E-cigarette ads are reaching middle and high school students
January 06, 2016
CDC Report ~ January 5, 2016 ~
About 7 in 10 middle and high school students – more than 18 million young people – see e-cigarette advertising in stores, online, in newspapers and magazines, or on television and in movies, according to a new CDC Vital Signs report. E-cigarette ads use many of the same themes – independence, rebellion and sex – used to sell cigarettes and other conventional tobacco products. Advertising of tobacco products has been shown to cause youth to start using those products. The unrestricted marketing of e-cigarettes and dramatic increases in their use by youth could reverse decades of progress in preventing tobacco use among youth. Efforts by states, communities, and others could reduce this exposure.
E-cigarettes typically deliver nicotine, which at a young age may cause lasting harm to brain development, promote addiction, and lead to sustained tobacco use. In 2014, e-cigarettes became the most-used tobacco product among youth, surpassing conventional cigarette use. From 2011 to 2014, current e-cigarette use among high school students jumped from 1.5 percent to 13.4 percent, and among middle school students from 0.6 percent to 3.9 percent. Spending on e-cigarette advertising rose from $6.4 million in 2011 to an estimated $115 million in 2014.
“The same advertising tactics the tobacco industry used years ago to get kids addicted to nicotine are now being used to entice a new generation of young people to use e-cigarettes,” said CDC Director Tom Frieden, M.D., M.P.H. “I hope all of us can agree that kids should not use e-cigarettes.”

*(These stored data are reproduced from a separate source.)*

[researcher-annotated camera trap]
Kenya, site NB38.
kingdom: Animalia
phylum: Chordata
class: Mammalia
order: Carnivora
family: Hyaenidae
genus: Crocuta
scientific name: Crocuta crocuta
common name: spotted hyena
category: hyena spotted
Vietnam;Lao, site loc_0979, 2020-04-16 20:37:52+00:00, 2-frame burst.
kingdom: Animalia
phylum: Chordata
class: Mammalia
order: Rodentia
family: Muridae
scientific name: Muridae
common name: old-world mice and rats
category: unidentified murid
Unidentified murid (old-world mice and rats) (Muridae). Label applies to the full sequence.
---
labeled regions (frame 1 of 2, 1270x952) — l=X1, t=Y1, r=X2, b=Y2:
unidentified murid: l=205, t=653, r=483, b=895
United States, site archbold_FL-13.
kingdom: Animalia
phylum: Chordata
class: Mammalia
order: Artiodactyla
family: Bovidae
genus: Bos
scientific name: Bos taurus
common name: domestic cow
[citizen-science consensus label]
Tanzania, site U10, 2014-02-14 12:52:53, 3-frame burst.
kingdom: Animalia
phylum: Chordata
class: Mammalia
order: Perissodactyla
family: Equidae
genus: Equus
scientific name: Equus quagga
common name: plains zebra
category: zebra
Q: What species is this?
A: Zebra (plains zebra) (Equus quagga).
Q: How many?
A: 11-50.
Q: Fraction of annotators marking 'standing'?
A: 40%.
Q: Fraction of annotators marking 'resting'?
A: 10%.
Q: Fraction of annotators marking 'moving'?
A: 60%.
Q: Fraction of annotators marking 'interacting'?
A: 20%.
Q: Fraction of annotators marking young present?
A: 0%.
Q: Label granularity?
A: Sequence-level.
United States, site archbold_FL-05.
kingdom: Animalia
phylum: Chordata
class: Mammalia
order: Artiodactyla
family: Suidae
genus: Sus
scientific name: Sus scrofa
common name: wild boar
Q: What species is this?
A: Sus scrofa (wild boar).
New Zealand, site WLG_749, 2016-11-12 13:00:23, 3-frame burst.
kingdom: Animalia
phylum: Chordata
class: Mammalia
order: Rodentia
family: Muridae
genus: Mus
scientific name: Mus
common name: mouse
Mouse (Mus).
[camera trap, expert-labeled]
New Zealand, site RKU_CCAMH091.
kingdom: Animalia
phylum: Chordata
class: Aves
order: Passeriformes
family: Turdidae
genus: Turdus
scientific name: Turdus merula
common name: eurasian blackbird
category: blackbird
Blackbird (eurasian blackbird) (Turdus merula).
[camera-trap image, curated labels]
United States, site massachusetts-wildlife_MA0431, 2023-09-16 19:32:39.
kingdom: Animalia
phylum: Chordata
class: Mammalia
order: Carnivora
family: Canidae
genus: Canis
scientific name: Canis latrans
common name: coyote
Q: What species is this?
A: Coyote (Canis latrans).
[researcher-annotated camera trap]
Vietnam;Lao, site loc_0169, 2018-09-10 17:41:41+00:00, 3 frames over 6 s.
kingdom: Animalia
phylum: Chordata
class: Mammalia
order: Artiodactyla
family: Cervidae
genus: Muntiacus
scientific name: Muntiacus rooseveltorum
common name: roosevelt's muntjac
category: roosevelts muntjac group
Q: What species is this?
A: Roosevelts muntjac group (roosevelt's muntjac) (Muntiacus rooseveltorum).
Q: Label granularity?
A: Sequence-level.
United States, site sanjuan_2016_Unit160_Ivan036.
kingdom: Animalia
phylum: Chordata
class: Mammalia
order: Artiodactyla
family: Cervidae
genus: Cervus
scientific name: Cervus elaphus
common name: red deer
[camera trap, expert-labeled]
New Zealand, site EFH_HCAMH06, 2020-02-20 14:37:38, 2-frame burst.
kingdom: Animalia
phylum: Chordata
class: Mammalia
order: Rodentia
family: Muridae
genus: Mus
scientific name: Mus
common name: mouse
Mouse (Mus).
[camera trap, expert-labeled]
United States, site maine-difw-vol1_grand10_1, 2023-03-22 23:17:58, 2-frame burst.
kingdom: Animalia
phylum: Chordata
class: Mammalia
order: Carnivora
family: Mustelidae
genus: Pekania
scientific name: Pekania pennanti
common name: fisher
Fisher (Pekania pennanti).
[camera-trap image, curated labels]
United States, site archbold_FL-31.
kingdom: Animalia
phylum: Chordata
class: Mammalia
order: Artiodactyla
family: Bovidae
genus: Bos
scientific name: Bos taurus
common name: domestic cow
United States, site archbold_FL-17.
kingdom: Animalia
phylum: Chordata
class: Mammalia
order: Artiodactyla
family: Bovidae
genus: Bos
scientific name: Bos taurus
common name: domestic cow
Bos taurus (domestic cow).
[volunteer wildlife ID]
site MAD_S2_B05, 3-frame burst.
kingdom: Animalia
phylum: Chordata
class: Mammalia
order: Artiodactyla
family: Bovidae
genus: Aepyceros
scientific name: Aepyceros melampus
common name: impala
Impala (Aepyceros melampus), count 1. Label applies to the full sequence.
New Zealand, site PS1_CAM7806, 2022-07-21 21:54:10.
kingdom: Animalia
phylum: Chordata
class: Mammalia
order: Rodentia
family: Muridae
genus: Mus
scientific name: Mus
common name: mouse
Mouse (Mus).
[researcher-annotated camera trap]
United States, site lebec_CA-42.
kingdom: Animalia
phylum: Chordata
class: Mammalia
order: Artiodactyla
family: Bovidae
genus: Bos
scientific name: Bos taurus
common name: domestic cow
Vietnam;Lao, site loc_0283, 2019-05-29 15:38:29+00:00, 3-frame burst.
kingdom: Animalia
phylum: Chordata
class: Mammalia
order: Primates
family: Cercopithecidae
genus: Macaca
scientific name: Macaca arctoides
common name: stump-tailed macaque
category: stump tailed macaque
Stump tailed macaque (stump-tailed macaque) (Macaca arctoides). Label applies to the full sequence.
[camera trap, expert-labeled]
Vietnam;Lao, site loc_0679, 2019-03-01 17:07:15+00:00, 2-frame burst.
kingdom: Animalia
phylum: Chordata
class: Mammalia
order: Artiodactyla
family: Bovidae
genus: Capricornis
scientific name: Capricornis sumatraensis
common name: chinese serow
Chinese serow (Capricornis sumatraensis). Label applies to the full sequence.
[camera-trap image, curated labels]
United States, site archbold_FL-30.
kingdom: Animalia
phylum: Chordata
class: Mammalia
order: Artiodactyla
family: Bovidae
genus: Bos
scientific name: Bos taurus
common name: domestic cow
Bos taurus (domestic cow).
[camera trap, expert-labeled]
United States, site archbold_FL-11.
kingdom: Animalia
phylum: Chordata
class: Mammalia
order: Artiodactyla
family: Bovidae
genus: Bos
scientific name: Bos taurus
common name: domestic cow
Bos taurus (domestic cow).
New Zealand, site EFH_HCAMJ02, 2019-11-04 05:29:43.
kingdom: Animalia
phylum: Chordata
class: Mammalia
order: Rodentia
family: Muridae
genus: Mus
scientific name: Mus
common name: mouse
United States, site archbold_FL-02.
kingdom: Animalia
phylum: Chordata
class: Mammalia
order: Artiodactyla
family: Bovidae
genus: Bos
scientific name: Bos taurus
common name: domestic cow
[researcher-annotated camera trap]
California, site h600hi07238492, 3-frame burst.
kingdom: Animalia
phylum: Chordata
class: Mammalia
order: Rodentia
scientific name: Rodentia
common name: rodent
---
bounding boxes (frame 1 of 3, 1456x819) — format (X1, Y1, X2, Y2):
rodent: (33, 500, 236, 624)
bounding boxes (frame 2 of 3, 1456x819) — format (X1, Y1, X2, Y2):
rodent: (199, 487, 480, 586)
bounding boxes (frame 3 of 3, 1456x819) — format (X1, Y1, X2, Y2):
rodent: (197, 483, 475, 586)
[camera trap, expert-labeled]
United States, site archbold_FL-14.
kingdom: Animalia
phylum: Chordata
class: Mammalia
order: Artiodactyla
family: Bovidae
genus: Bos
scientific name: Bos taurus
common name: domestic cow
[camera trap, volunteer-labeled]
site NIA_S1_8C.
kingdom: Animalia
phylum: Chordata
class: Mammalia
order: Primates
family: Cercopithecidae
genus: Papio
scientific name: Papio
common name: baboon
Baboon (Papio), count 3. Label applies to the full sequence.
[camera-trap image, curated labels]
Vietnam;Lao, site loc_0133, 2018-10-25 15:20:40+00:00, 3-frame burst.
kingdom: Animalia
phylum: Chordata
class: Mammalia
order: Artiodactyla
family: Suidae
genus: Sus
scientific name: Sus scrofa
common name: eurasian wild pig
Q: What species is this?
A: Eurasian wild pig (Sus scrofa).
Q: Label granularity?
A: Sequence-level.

Here’s what states and communities can do to fight e-cigarette and other tobacco product use by young people:
fund tobacco prevention and control programs at CDC-recommended levels to prevent youth use of all tobacco products, including e-cigarettes;
work to reduce youth exposure to e-cigarette ads by limiting where and how e-cigarettes and all tobacco products, are sold, including in stores and online; and
support efforts to implement and sustain proven youth tobacco prevention actions such as tobacco price increases, comprehensive smoke-free laws, and high-impact mass media campaigns.